PASSAGE:
++++++++++++++++++++
Historical population
| Census | Pop. | Note | %± |
| 1980 | 1,834 |  | — |
| 1990 | 2,433 |  | 32.7% |
| 2000 | 2,173 |  | −10.7% |
| 2010 | 2,136 |  | −1.7% |
| 2020 | 2,530 |  | 18.4% |
U.S. Decennial Census

===2020 census===
As of the 2020 census, Tavernier had a population of 2,530. The median age was 49.9 years; 14.7% of residents were under 18 and 23.7% were 65 or older. For every 100 females, there were 102.7 males, and for every 100 females 18 and over, there were 100.7 males 18 and over.

All of the residents lived in urban areas, whilenone lived in rural areas.

Of the 1,149 households in Tavernier, 22.3% had children under 18 living in them, 42.6% were married-couple households, 23.7% were households with a male householder and no spouse or partner present, and 23.5% were households with a female householder and no spouse or partner present. About 31.7% of all households were made up of individuals, and 14.4% had someone living alone who was 65 or older.

The CDP had 2,016 housing units, of which 43.0% were vacant. The homeowner vacancy rate was 4.1% and the rental vacancy rate was 12.3%.
++++++++++++++++++++
Please continue the passage on Tavernier's population, picking up after its final sentence on vacancy rates.

Spatial localization data:
++++++++++++++++++++
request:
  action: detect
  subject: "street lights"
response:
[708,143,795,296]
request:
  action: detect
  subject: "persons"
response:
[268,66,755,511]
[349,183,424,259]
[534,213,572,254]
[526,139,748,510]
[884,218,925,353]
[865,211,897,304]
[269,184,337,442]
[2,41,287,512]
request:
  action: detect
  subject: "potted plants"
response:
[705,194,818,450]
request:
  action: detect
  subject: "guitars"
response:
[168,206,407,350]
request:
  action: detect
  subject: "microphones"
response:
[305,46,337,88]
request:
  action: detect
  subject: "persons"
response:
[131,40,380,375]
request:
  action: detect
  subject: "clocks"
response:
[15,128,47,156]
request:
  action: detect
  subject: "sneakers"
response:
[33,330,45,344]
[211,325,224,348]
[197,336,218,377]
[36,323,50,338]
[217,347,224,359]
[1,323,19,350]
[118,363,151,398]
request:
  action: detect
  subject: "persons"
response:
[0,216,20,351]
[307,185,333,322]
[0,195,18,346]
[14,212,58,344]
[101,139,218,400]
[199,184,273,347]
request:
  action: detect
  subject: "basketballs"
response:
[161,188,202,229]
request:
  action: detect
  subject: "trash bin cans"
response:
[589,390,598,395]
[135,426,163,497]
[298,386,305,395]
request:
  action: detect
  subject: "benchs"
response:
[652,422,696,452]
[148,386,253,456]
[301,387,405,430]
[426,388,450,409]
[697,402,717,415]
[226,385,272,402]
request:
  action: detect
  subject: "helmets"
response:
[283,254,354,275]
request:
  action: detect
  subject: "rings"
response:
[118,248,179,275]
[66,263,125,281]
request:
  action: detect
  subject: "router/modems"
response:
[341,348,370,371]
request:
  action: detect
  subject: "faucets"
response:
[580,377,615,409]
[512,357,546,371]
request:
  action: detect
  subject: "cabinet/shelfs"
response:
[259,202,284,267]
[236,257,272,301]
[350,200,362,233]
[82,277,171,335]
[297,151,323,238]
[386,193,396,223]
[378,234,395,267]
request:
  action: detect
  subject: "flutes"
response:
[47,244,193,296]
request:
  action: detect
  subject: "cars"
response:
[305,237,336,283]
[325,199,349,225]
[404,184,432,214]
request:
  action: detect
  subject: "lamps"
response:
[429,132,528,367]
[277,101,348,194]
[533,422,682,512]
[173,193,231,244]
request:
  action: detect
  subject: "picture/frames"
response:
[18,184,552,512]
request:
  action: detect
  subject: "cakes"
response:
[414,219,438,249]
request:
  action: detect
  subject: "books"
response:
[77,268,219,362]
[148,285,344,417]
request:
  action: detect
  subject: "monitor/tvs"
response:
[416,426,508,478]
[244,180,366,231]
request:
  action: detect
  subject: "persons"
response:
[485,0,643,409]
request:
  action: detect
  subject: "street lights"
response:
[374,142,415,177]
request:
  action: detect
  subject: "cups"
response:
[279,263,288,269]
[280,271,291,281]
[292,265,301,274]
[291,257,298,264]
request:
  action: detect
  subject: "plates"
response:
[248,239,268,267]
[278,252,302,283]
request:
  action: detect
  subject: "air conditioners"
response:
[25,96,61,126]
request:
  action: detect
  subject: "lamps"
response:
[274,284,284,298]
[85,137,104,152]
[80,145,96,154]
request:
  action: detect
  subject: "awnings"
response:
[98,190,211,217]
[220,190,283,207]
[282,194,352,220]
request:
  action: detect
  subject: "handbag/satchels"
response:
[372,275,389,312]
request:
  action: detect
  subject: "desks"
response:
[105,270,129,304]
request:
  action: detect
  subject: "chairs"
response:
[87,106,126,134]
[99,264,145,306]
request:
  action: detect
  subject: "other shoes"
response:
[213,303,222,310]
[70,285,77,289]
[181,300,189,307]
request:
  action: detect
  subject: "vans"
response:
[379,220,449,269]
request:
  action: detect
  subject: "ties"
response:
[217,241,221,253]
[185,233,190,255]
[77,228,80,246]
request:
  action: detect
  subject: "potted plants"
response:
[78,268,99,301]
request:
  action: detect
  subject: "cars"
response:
++++++++++++++++++++
RESPONSE AREA:
Tavernier racial composition
| Race | Number | Percentage |
|---|---|---|
| White (non-Hispanic) | 1,595 | 63.04% |
| Black or African American (non-Hispanic) | 25 | 0.99% |
| Native American | 10 | 0.4% |
| Asian | 17 | 0.67% |
| Other/mixed | 62 | 2.45% |
| Hispanic or Latino | 821 | 32.45% |

===2000 census===
In the 2000 census, 2,173 people resided in the CDP, making up 938 households, and 602 families. The population density was 321.5/km^{2} (832.1/mi^{2}). The 1,806 housing units had an average density of 267.2/km^{2} (691.6/mi^{2}). The racial makeup of the CDP was 96.78% White, 0.83% African American, 0.46% Native American, 0.32% Asian, 0.05% Pacific Islander, 0.78% from other races, and 0.78% from two or more races. Hispanics or Latinos of any race were 19.51% of the population.

Of the 938 households, 26.3% had children under 18 living with them, 50.6% were married couples living together, 8.1% had a female householder with no husband present, and 35.8% were not families. About 26.1% of all households were made up of individuals, and 7.8% had someone living alone who was 65 or older. The average household size was 2.29, and the average family size was 2.74.

In the CDP, 20.4% of the population was under 18, 4.8% were from 18 to 24, 28.3% were from 25 to 44, 31.0% were from 45 to 64, and 15.5% were 65 or older. The median age was 43 years. For every 100 females, there were 103.5 males. For every 100 females 18 and over, there were 102.8 males.

The median income in the CDP for a household was $40,881 and for a family was $46,141. Males had a median income of $30,221 versus $26,397 for females. The per capita income for the CDP was $22,592. About 7.3% of families and 9.9% of the population were below the poverty line, including 15.6% of those under 18 and 8.5% of those 65 or over.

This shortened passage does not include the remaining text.